## TUGAS ANDA
Salin kembali bagian catatan KKN di Kebumen ini, mulai dari "Akhir-akhir ini saya" sampai dengan "lagi diminati masyarakat.", dan ganti setiap "perpustakaan desa" menjadi "taman bacaan desa".

Akhir-akhir ini saya merenungi kembali catatan perjalanan selama kegiatan Kuliah Kerja Nyata (KKN) di Kebumen. Tepatnya saat membantu pemberdayaan perpustakaan desa di Selang, kelurahan yang hanya berjarak lima kilometer ke arah tenggara dari alun-alun kota Kebumen.
Perenungan tersebut sejatinya merupakan pertanyaan saya dahulu hingga kini, “Mengapa hari ini sulit sekali memberdayakan perpustakaan desa?”
Padahal jika menelusuri lebih jauh, pemerintah telah menyalurkan dana yang cukup besar untuk menghidupkan potensi desa, termasuk perpustakaan. Namun, fakta yang saya temukan di lapangan bertolak belakang. Masih banyak perpustakaan desa yang sepi, karena tidak lagi diminati masyarakat.
Hadirnya teknologi dan arus informasi terkini yang serba instan membuat masyarakat lebih memilih untuk mengaksesnya lewat gawai. Padahal jika tidak diimbangi dengan kebiasaan membaca yang baik, rentan sekali terseret oleh media penyebar kebohongan.
Mengingat peran perpustakaan yang sangat penting, sehingga saya putuskan untuk menuliskan kembali kiprah KKN saya pada tahun 2022 lalu. Semoga pengalaman ini dapat menjadi catatan perjalanan, serta metode bagi siapa pun yang hendak menebarkan kebiasaan membaca di desa-desa.

## DATA LATIHAN
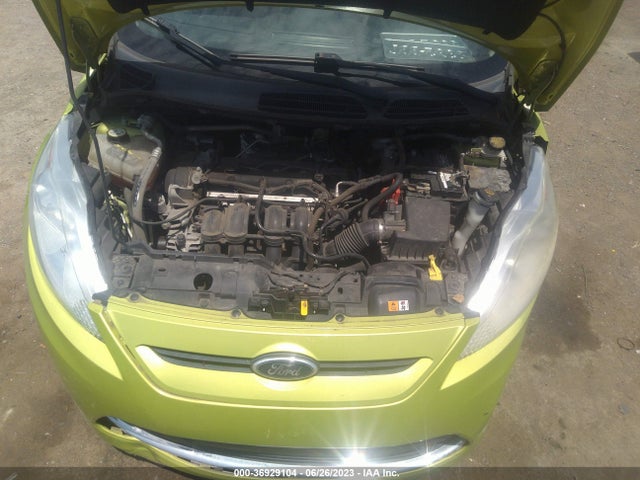 2012 FORD FIESTA SE VIN: 3FADP4EJ4CM221050
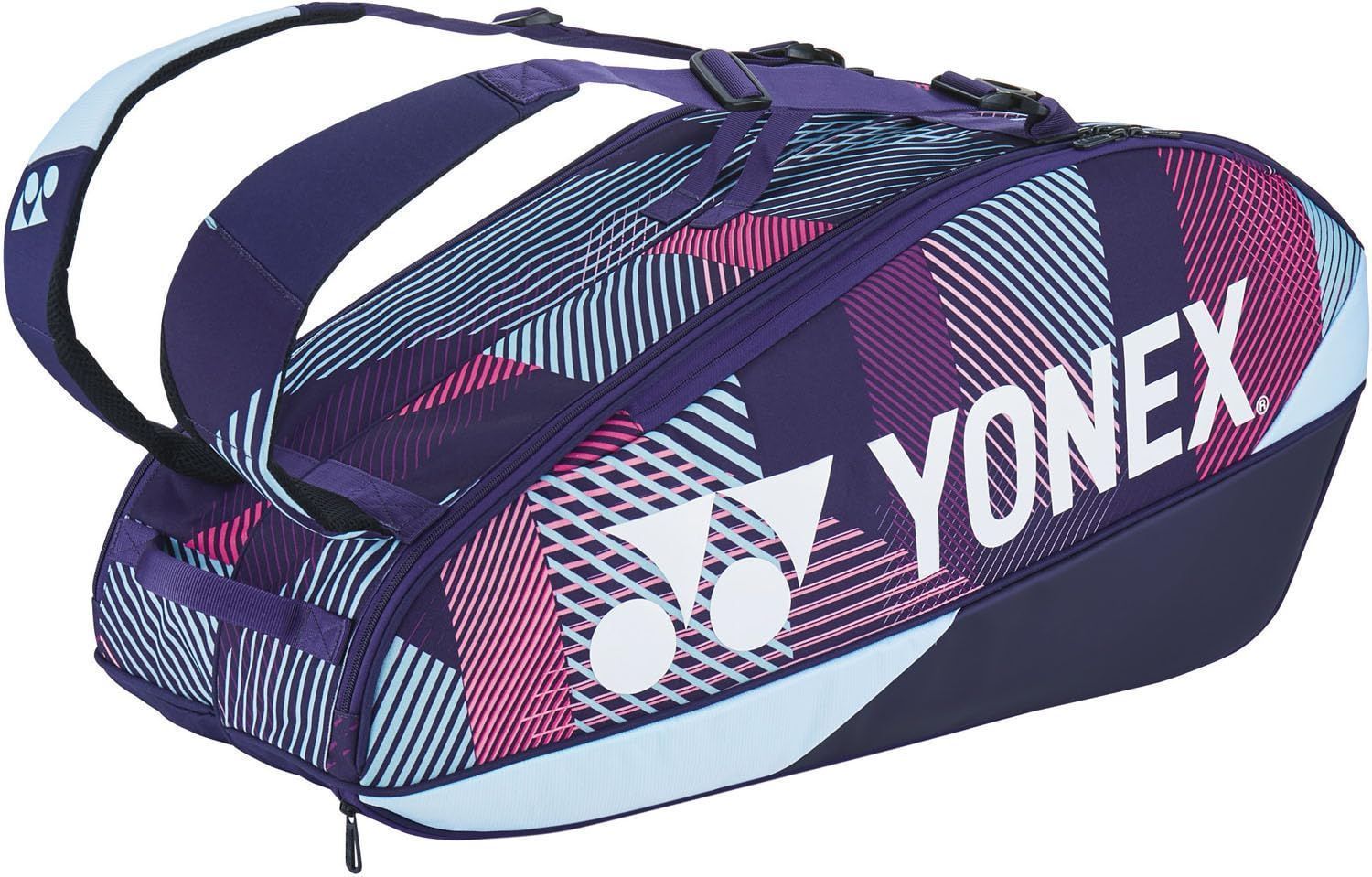 YONEX ブラック×パープル 2way 格好よかっ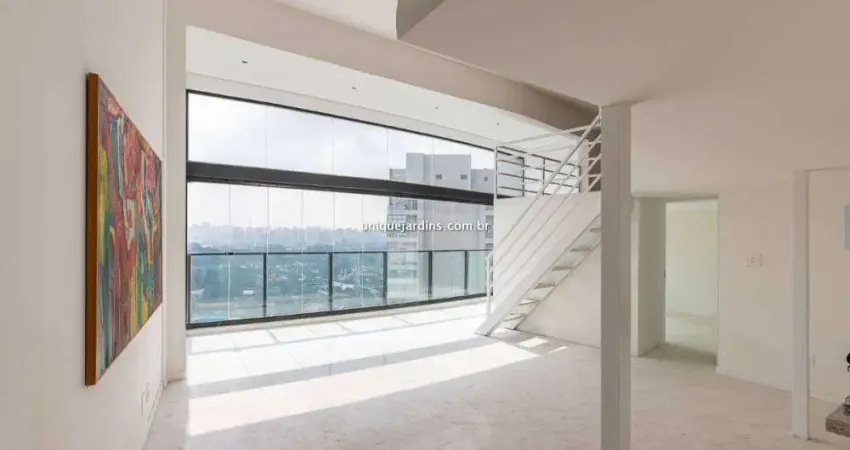 Apartamento com 2 quartos à venda na Avenida Açocê, Moema, São Paulo
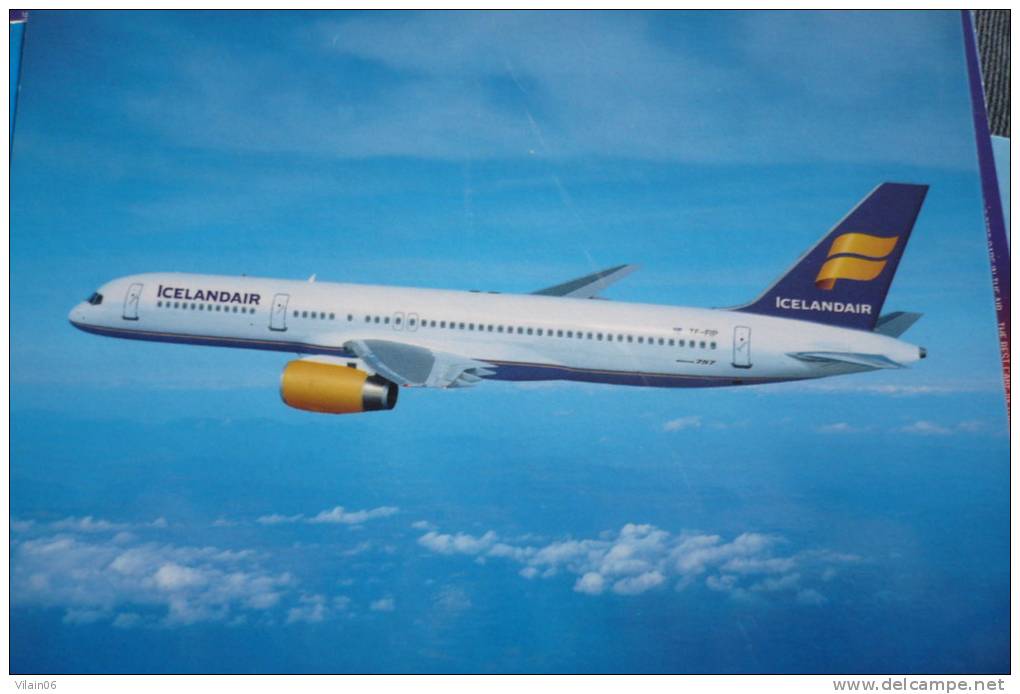 ICELANDAIR  B 757 200   TF FIP      AIRLINE ISSUE - 1946-....: Moderne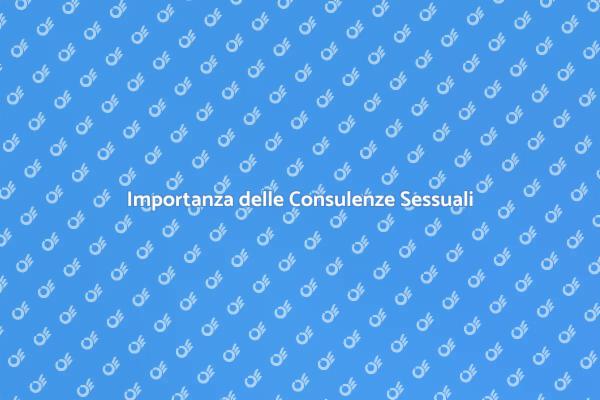 Educazione Sessuale: Un Servizio Essenziale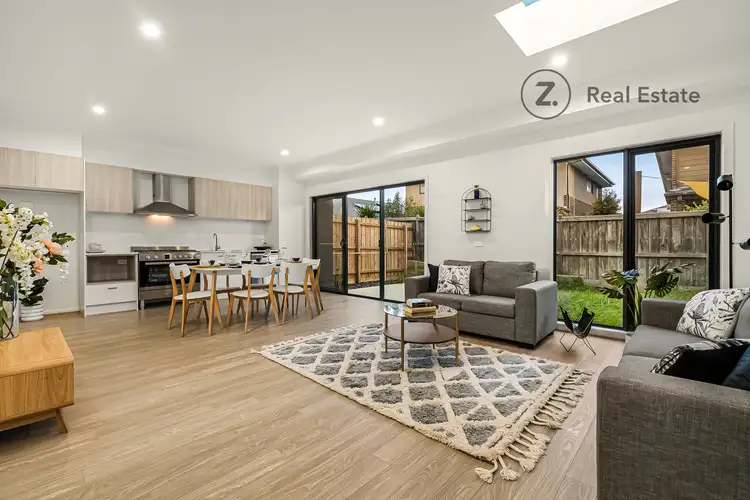 Second view of Homely townhouse listing, 3 Bavadia Place, Keysborough VIC 3173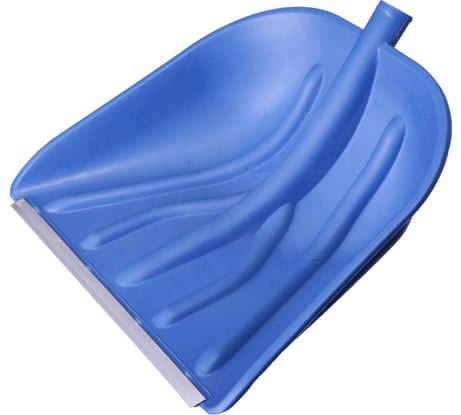 Ковш для снеговой лопаты MAXIM усиленный 420х410, синий 11615157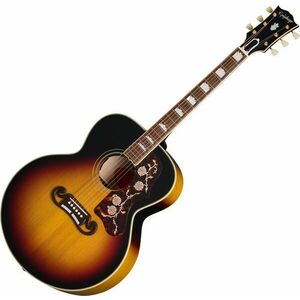 Epiphone 1957 SJ-200 Vintage Sunburst Elektroakustická gitara Jumbo vyobraziť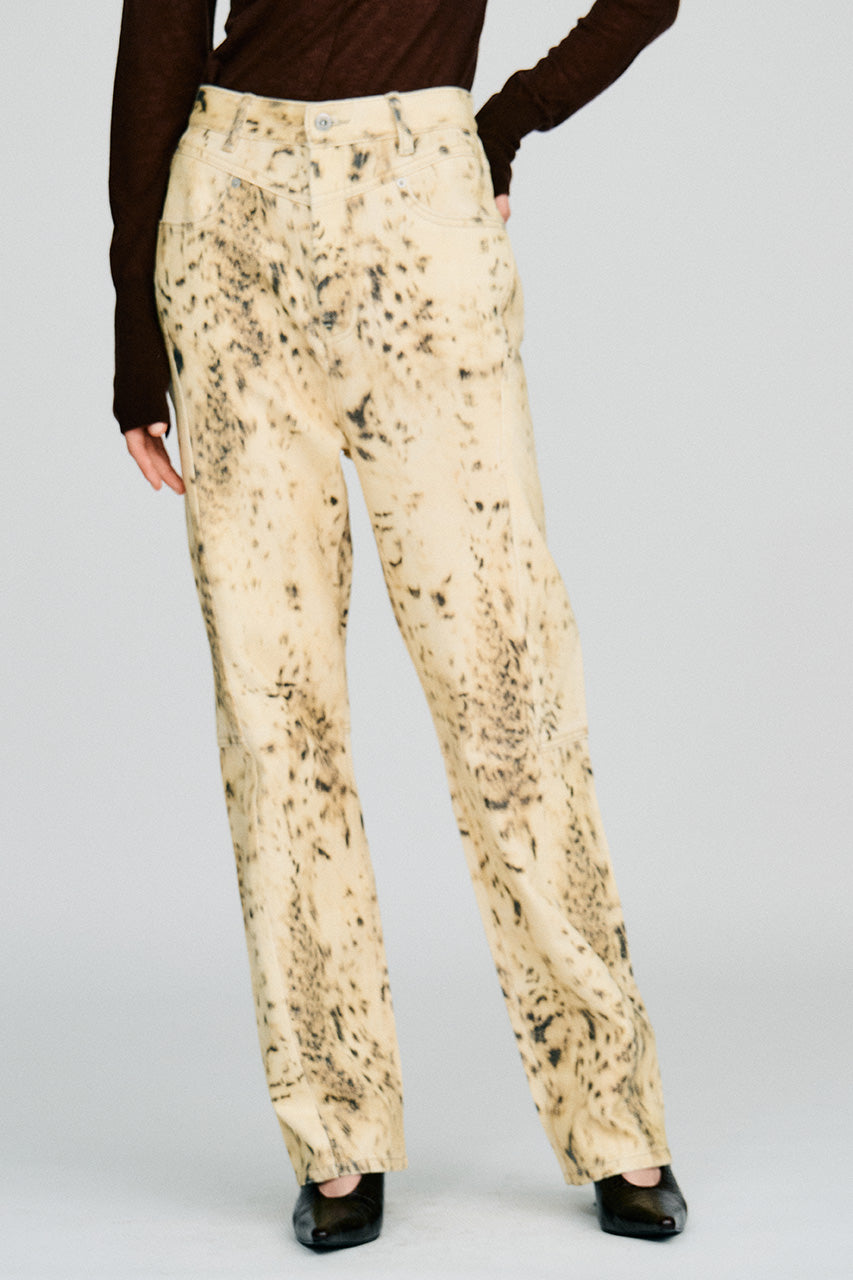 Laminate Pattern Pants - 2026AUTUMN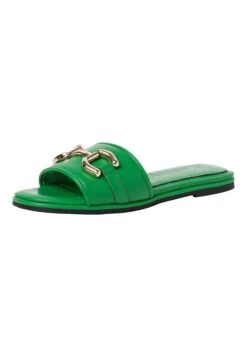 Marco Tozzi By Guido Maria Kretschmer - Mules - Green Gold -Chaussures Élégance Vente 0f87be98f82740adb8ca6a625520a0a3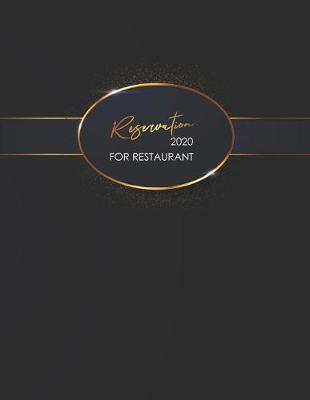 Book cover for 2020 Reservation for Restaurant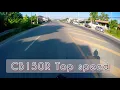 Honda CB150R top speed test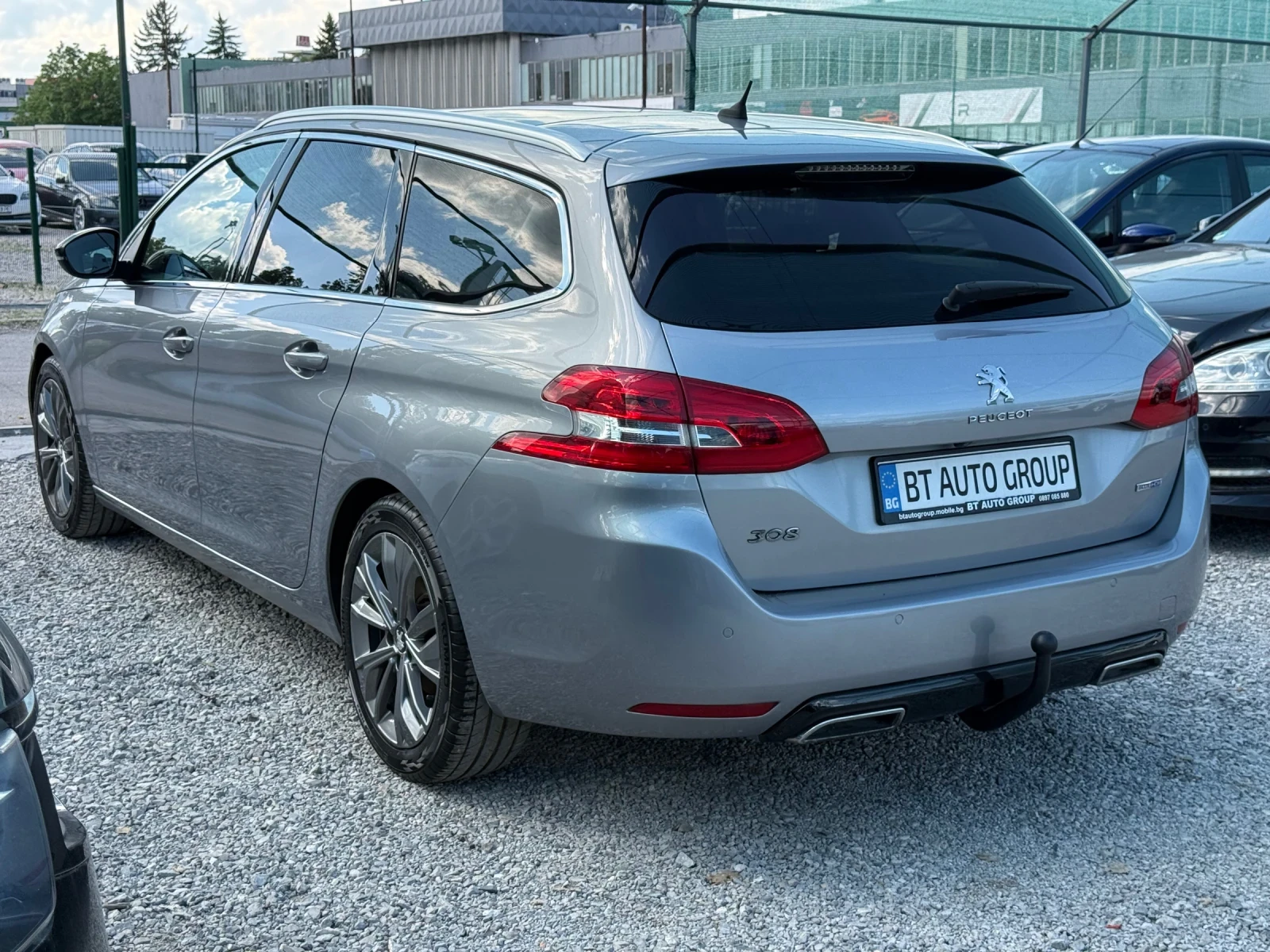 Peugeot 308 2.0HDI 150HP AUTOMATIC!!!, снимка 6 - Автомобили и джипове - 54864109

## PENYELESAIAN
Akhir-akhir ini saya merenungi kembali catatan perjalanan selama kegiatan Kuliah Kerja Nyata (KKN) di Kebumen. Tepatnya saat membantu pemberdayaan taman bacaan desa di Selang, kelurahan yang hanya berjarak lima kilometer ke arah tenggara dari alun-alun kota Kebumen.
Perenungan tersebut sejatinya merupakan pertanyaan saya dahulu hingga kini, “Mengapa hari ini sulit sekali memberdayakan taman bacaan desa?”
Padahal jika menelusuri lebih jauh, pemerintah telah menyalurkan dana yang cukup besar untuk menghidupkan potensi desa, termasuk perpustakaan. Namun, fakta yang saya temukan di lapangan bertolak belakang. Masih banyak taman bacaan desa yang sepi, karena tidak lagi diminati masyarakat.